CONTRIBUTION
Le 1er décembre dernier, la Rfm m’a invité à intervenir à son journal parlé de 12 heures, pour donner mon point de vue sur la situation des corps de contrôle et sur le sort réservé aux rapports qu’ils produisent. D’entrée de jeu, j’ai affirmé que le président-politicien les a rendus pratiquement tous inoffensifs. Et, selon des sources dignes de foi, il va les rabougrir encore plus et leur donner finalement le coup de grâce, en s’opposant systématiquement à la publication des rapports qu’ils produisent, surtout s’ils s’aventurent à mettre en cause ses proches. Les plus ciblés de ces corps sont sûrement l’Inspection générale d’Etat (Ige) et l’Agence de régulation des marchés publics (Armp).
Interrogé à la même occasion, un très proche du président-politicien, M. El Hadj Hamidou Kassé en l’occurrence, a balayé d’une claque de langue tous mes propos et m’a même lancé un défi. «Personne ne peut sortir une seule archive sonore ou écrite indiquant une décision du président de la République sur la rétention des rapports des corps de contrôle», a-t-il affirmé avec force conviction. Encore plus sûr de son fait, il poursuit : «Les rapports de l’Ige ne sont pas rendus publics. Ils peuvent toutefois être déclassifiés à titre exceptionnel». «Et M. Niang ne peut pas sortir un seul texte pour prouver le contraire», conclut-il.
Le chargé de la Communication de la Présidence de la République a presque tout faux. D’abord, qu’il ne nous prenne pas pour des demeurés ! Nous savons très bien, et lui avec nous, que le président-politicien ne prend pas toutes ses décisions au grand jour, surtout les plus contestables. Nombre d’entre elles sont prises en sourdine, à l’ombre. Cependant, comme notre ministre conseiller spécial aime les exemples tirés d’archives sonores ou écrites, nous n’allons pas chercher loin. Son mentor n’avait-il pas reconnu lui-même, publiquement, «(avoir) mis le coude sur des dossiers» ? Ne reviendra-t-il pas lui-même, devant le tollé général que sa déclaration avait provoqué, «préciser sa pensée» : ce n’est pas sur tous les dossiers qu’il avait mis le coude, mais seulement sur celui du Fesman. N’est-ce pas de la rétention de dossier ? N’est-ce pas une archive sonore ? J’ai bien entendu la déclaration.
Je rappelle que dans sa livraison du mercredi 6 février 2014 – puisqu’il faut des exemples tirés d’archives sonores ou écrites – le journal Le Quotidien que personne ne peut suspecter d’hostilité envers le président-politicien, a fait état d’«une décision prise sur lui de ranger le lourd dossier du Fesman». Il ne souhaiterait pas, selon le même quotidien, «s’encombrer de la fille de son prédécesseur après le frère». Cette curieuse et surprenante décision n’avait pas manqué de susciter nombre de commentaires.
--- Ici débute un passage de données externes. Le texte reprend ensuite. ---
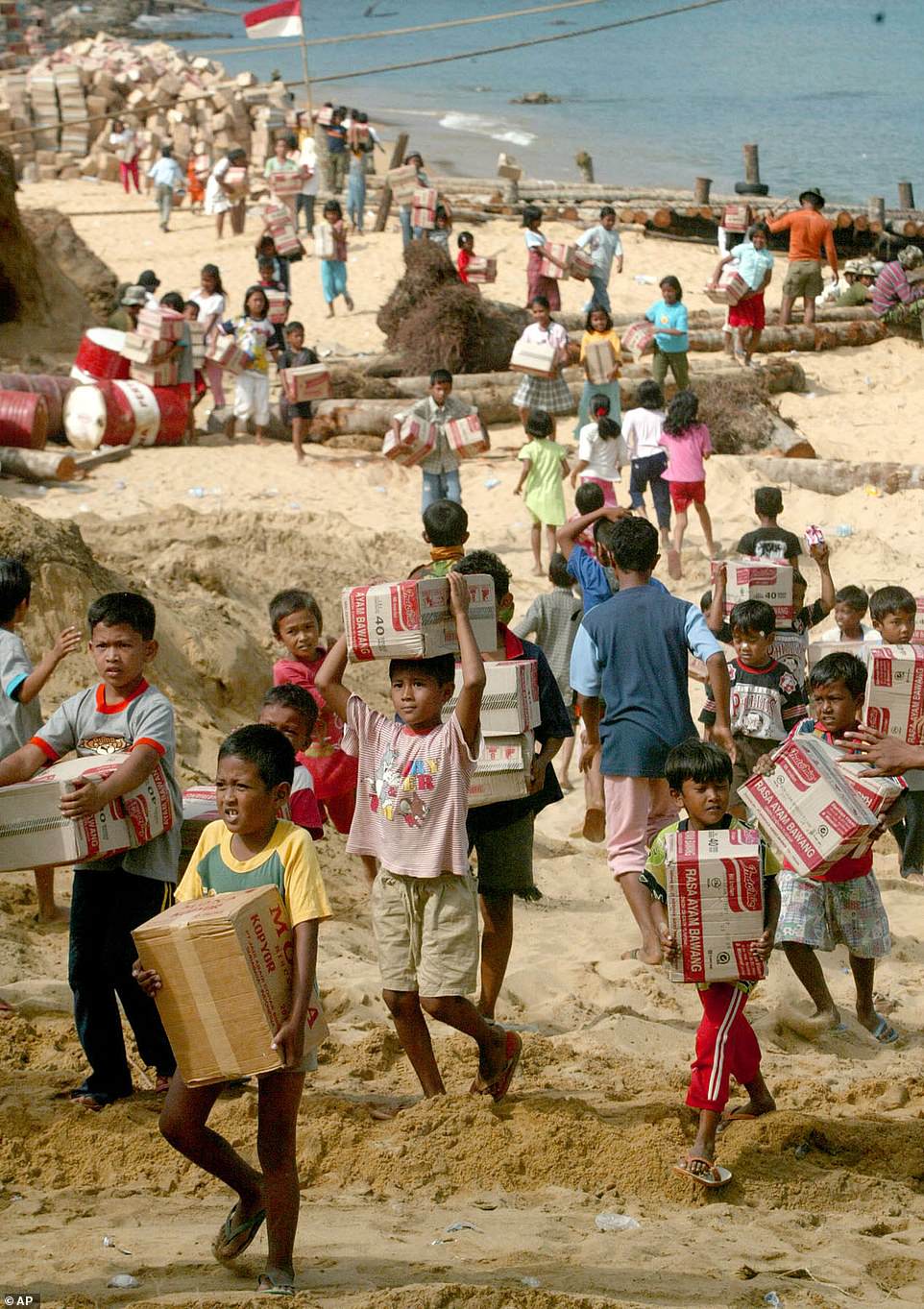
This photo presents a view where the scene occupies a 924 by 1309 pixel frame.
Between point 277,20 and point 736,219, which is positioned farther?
point 277,20

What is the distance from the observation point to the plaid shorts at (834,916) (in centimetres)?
591

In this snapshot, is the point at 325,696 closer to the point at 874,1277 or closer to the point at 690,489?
the point at 874,1277

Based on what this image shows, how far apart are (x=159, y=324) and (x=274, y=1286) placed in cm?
1316

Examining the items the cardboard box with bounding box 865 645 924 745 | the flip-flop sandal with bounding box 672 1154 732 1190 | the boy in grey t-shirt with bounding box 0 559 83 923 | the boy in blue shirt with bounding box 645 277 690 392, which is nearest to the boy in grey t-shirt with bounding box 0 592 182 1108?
the boy in grey t-shirt with bounding box 0 559 83 923

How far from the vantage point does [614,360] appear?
14695 millimetres

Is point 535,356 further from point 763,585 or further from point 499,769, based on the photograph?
point 499,769

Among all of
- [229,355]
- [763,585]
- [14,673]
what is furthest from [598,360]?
[14,673]

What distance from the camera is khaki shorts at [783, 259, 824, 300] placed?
20.5 metres

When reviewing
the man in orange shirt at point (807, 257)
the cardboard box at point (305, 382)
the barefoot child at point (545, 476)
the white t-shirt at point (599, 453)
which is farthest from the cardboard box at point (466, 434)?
the man in orange shirt at point (807, 257)

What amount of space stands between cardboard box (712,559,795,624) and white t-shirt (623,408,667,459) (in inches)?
206

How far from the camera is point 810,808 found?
17.7 ft

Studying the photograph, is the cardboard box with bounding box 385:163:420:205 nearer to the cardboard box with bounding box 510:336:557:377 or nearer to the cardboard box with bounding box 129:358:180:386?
the cardboard box with bounding box 129:358:180:386

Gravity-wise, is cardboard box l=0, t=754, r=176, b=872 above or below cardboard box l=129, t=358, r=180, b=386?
below

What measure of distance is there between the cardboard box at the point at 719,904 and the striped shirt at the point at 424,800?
0.69 metres
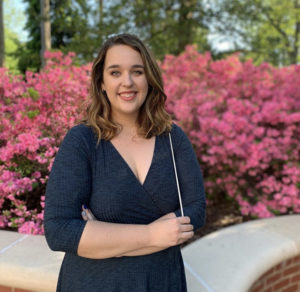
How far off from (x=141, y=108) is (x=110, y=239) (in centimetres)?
69

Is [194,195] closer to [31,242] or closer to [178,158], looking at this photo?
[178,158]

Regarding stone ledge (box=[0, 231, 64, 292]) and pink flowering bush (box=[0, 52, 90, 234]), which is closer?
stone ledge (box=[0, 231, 64, 292])

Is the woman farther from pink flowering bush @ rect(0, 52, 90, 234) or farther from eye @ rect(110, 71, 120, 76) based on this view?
pink flowering bush @ rect(0, 52, 90, 234)

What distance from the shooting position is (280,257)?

En particulier une dame, membre de l’entourage proche du couple présidentiel, s’était permis la déclaration suivante : «Mettre en prison en même temps Sindièly et Karim Wade, ce serait déstabiliser Me Wade». Cette curieuse déclaration avait certainement surpris et fait sursauter plus d’un. En tout cas, la curieuse décision du président-politicien et le commentaire de la dame en question m’avaient inspiré, dès le lendemain, une contribution que j’avais intitulée à dessein : «Et s’il est établi que le frère et la sœur sont tous les deux des voleurs !»
Après avoir passé en revue ces quelques exemples tirés d’archives écrites (et sonores), revenons sur les certitudes de Monsieur le Ministre Conseiller spécial ! N’est-ce pas lui qui affirme de façon péremptoire, que «les rapports de l’Ige ne sont pas rendus publics, (qu’ils) peuvent toutefois être déclassifiés à titre exceptionnel, (et que) M. Niang ne peut pas sortir un seul texte pour prouver le contraire» ?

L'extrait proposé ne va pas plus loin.